Re: [PATCH] blk-mq: Fix cpu indexing error in blk_mq_alloc_request_hctx()

Ming Lei <ming.lei@xxxxxxxxxx> · Sun, 27 Oct 2019 15:23:15 +0800

On Fri, Oct 25, 2019 at 03:33:15PM -0700, Sagi Grimberg wrote:
> 
> > > > > hctx is specified specifically, it is the 1st command on a new nvme
> > > > > controller queue. The command *must* be issued on the queue it is to
> > > > > initialize (this is different from pci nvme).  The hctx is specified so the
> > > > > correct nvme queue is selected when the command comes down the request path.
> > > > > Saying "don't do that" means one of the following: a) snooping every rq on
> > > > > the request path to spot initialization ios and move them to the right
> > > > > queue; or b) creating a duplicate non-blk-mq request path for this 1
> > > > > initialization io. Both of those are ugly.
> > > > 
> > > > In nvmf_connect_io_queue(), 'qid' has been encoded into instance of 'struct
> > > > nvme_command', that means the 'nvme controller' should know the
> > > > specified queue by parsing the command. So still not understand why you
> > > > have to submit the command via the specified queue.
> > > 
> > > The connect command must be send on the queue that it is connecting, the
> > > qid is telling the controller the id of the queue, but the controller
> > > still expects the connect to be issued on the queue that it is designed
> > > to connect (or rather initialize).
> > > 
> > > in queue_rq we take queue from hctx->driver_data and use it to issue
> > > the command. The connect is different that it is invoked on a context
> > > that is not necessarily running from a cpu that maps to this specific
> > > hctx. So in essence what is needed is a tag from the specific queue tags
> > > without running cpu consideration.
> > 
> > OK, got it.
> > 
> > If nvmf_connect_io_queue() is only run before setting up IO queues, the
> > shared tag problem could be solved easily, such as, use a standalone
> > tagset?
> 
> Not sure what you mean exactly...
> 
> Also, keep in mind that this sequence also goes into reconnects, where
> we already have our tagset allocated (with pending requests
> potentially).

I just found the connect command is always submitted via the unique reserved
tag 0, so it is nothing to do with IO requests any more.

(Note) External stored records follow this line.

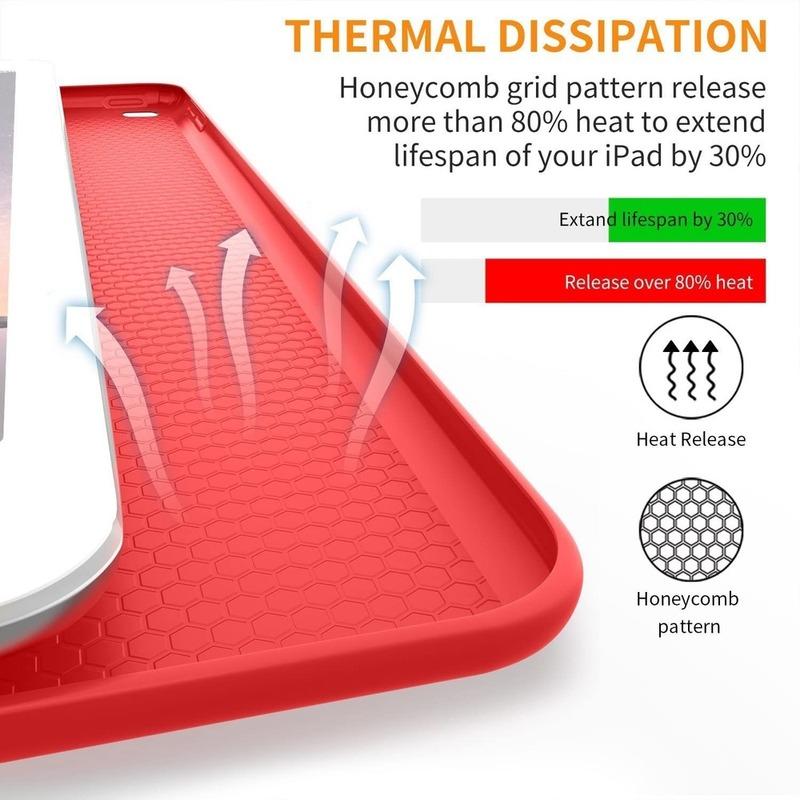 Leather Case For iPad Pro 9.7 10.2 Smart Cover iPad Air 11 11th 12th 11 M4 2 3 10.5 10th 4 5 10.9 Mini Magnetic Silicone Funda
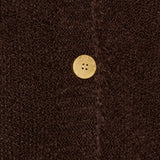 MARTA DU CHATEAU Marta du Chateau dame strik MdcDakota 809 Cardigan Moro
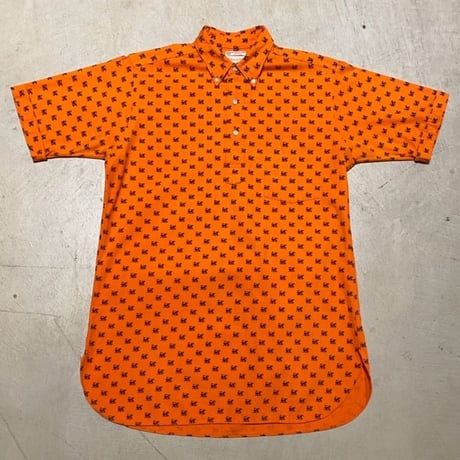1960's Hathaway Pullover S/S Shirt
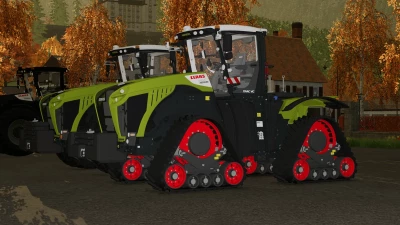 Claas Xerion 5000 v2.0.0.1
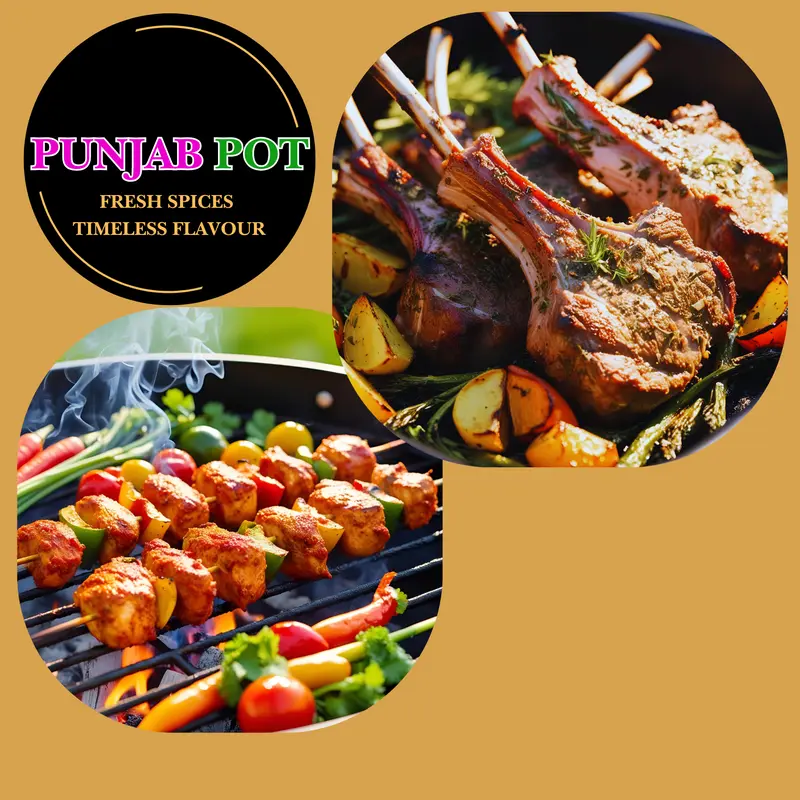 Punjab Pot Tikka Masala Spice Blend - Authentic, No Additives Natural 1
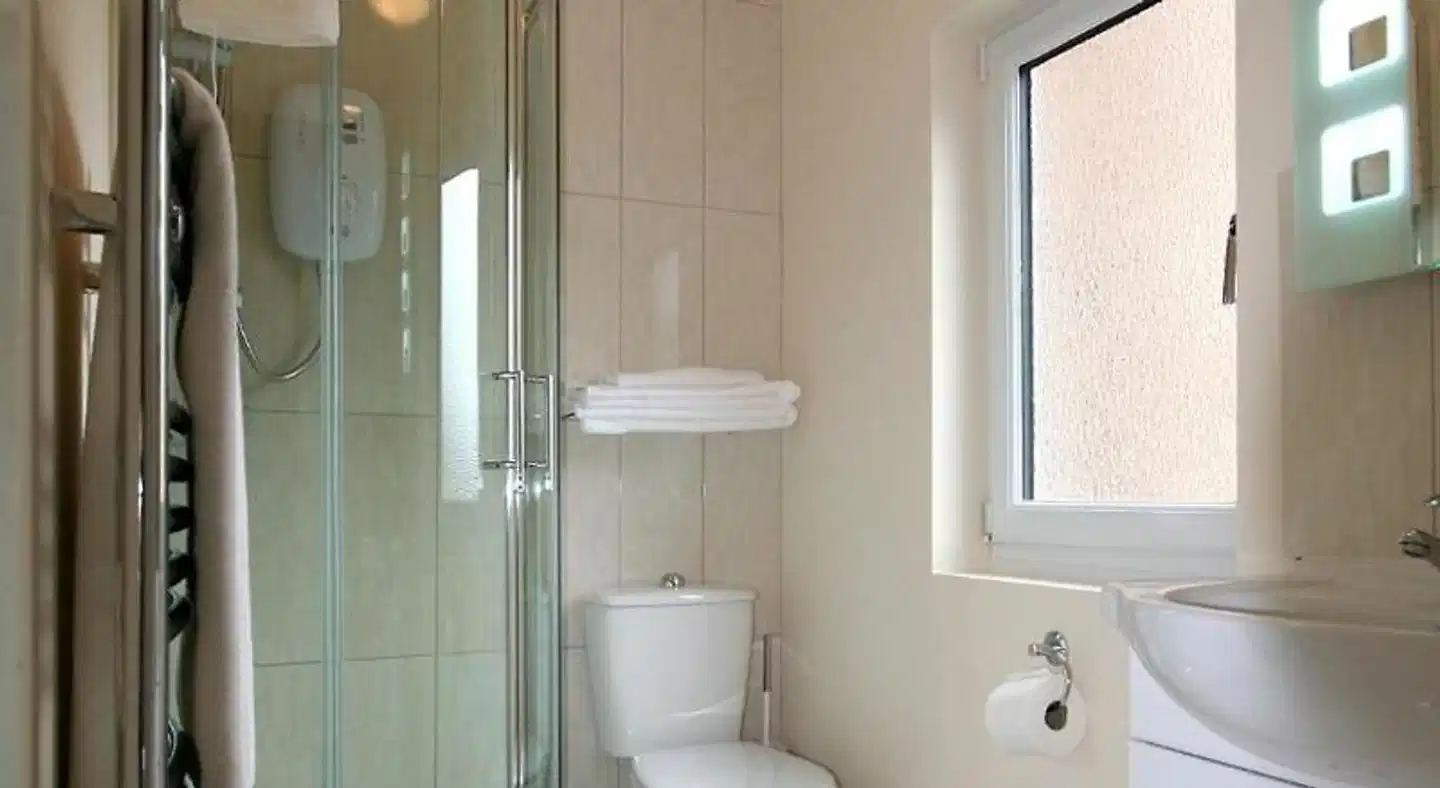 Barbican House Badezimmer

You can use the reserved tag 0 for connect command as before just by not
sharing tagset between connect queue and IO queues.

Follows the detailed idea:

1) still reserve 1 tag for connect command in the IO tagset.

2) in each driver, create a conn_tagset for .connect_q only, and create
the .connect_q from this 'conn_tagset', and sets conn_tagset.nr_hw_queues
as 1, and sets conn_tagset.queue_depth as 'ctrl.queue_count - 1'

3) in .queue_rq of conn_tagset.ops:

- parse index of queue to be connected from nvme_command.conn.qid
- set the connect command's tag as 0
- then do every other thing just like before

Thanks,
Ming